The hypocrisy of Big Pharma on mifepristone
Challenging a Texas court ruling vacating the FDA's authority was the right thing to do, but the industry has no problem ignoring science or skirting FDA rules when it suits its interests
Late yesterday afternoon, more than 400 pharmaceutical executives issued a scathing letter attacking the Trump-appointed judge’s decision invalidating the Food and Drug Administration’s approval of mifepristone, one of two drugs used for non-invasive abortions. “If courts can overturn drug approvals without regard for science or evidence, or for the complexity required to fully vet the safety and efficacy of new drugs, any medicine is at risk for the same outcome as mifepristone,” the letter said.
Their fears are justified. Many FDA-approved drugs have severe side effect profiles, including the risk of death. Virtually all cause minor harms, at least in some cases. The agency’s process for approving any drug or medical device relies on making the scientific determination that the benefits of a medical intervention outweighs its risks.
Judge Matthew Kacsmaryk’s ruling in favor of the anti-abortion advocates who brought suit in the Northern District of Texas federal court would put an end to such science-based decision making at the federal level. It would give judges and juries sitting in courtrooms the right to make regulatory decisions.

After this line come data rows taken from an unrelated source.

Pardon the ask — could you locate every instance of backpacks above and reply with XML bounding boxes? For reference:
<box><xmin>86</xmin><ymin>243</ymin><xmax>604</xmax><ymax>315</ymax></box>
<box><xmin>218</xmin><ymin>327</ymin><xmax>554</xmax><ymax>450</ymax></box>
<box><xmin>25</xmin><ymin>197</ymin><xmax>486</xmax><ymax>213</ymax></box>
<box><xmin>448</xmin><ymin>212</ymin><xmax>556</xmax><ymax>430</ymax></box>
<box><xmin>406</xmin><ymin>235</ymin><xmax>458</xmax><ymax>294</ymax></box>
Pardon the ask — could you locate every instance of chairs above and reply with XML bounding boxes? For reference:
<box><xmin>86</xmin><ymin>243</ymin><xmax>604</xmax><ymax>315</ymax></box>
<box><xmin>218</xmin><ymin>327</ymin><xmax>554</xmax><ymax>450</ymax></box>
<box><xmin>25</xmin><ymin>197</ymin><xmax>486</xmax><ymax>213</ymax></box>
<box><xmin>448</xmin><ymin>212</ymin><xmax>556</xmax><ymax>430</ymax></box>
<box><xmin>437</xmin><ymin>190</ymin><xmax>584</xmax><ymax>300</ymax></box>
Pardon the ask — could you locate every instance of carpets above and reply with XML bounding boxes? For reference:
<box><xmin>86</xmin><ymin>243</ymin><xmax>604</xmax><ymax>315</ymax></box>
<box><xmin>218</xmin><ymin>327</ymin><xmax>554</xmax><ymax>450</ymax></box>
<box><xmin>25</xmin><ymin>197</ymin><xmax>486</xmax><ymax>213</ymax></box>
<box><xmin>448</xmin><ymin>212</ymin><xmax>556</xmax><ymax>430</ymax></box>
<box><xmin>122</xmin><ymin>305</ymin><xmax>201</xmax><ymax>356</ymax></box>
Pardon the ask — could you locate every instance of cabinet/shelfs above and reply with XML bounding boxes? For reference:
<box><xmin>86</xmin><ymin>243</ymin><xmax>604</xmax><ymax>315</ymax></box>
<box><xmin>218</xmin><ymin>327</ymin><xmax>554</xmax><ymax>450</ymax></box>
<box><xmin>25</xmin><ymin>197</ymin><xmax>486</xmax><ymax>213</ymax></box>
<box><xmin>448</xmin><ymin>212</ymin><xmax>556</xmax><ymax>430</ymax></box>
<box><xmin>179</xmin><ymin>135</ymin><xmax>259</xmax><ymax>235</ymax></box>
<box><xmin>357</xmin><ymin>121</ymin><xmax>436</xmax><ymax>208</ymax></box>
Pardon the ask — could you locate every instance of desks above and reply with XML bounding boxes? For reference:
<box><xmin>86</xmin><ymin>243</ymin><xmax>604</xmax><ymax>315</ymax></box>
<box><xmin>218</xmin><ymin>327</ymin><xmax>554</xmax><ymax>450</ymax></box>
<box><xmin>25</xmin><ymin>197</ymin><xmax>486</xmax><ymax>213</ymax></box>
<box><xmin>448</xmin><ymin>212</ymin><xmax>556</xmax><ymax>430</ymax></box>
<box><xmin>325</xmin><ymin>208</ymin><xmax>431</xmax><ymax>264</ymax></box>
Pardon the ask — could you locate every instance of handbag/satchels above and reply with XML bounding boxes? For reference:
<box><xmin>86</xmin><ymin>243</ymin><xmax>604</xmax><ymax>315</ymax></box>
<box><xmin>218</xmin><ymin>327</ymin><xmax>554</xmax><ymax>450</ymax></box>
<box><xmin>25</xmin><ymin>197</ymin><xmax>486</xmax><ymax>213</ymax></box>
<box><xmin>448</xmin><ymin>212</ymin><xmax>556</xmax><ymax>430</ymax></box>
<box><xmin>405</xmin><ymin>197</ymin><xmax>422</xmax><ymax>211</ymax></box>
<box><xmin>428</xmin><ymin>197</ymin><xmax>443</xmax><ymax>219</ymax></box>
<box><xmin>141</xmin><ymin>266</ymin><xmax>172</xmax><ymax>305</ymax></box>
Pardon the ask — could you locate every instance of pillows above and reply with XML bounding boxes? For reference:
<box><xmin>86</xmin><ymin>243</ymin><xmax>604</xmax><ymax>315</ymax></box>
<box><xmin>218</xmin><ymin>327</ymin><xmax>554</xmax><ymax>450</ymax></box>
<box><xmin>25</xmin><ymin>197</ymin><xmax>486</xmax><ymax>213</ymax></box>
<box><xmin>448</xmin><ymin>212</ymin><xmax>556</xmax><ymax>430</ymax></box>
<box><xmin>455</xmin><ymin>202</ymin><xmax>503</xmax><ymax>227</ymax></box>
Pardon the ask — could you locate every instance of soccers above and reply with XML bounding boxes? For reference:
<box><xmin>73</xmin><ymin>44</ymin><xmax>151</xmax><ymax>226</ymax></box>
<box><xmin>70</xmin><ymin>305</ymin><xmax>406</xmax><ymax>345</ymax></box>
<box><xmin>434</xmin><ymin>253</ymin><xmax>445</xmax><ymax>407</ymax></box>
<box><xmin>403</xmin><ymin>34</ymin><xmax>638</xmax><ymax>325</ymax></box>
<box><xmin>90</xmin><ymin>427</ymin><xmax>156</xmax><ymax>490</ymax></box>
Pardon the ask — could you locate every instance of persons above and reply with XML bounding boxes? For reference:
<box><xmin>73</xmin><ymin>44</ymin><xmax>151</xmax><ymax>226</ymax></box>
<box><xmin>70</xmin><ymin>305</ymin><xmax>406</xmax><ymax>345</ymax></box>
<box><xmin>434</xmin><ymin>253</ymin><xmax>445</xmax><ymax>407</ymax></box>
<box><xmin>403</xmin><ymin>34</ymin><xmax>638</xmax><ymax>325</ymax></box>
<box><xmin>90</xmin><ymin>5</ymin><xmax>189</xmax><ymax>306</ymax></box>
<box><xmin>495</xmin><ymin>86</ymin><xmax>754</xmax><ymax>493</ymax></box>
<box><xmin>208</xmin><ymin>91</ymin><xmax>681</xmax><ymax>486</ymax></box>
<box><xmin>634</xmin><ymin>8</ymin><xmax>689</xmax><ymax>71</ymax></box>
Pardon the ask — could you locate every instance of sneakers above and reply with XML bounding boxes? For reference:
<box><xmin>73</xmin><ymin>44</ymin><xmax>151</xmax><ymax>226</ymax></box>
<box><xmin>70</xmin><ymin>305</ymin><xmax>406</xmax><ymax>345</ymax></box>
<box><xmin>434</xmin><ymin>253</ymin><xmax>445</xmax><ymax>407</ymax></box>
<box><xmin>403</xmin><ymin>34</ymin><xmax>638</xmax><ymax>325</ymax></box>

The impact of his ruling, if upheld by the Supreme Court, would affect a wide range of industries. While the drug industry in this case went to bat for its regulators, one can easily imagine numerous industries using this precedent to challenge environmental, safety, public health and worker protection regulations premised on a balance of risks and rewards.
It would also give the same right to public interest groups who favor greater regulation of business. If the anti-abortion movement can go court shopping in Texas, Public Citizen, the Sierra Club, the Center for Biological Diversity and similar groups can do the same in federal courts where liberal judges hold sway, like in Washington where last week another federal judge upheld the FDA’s approval of mifepristone.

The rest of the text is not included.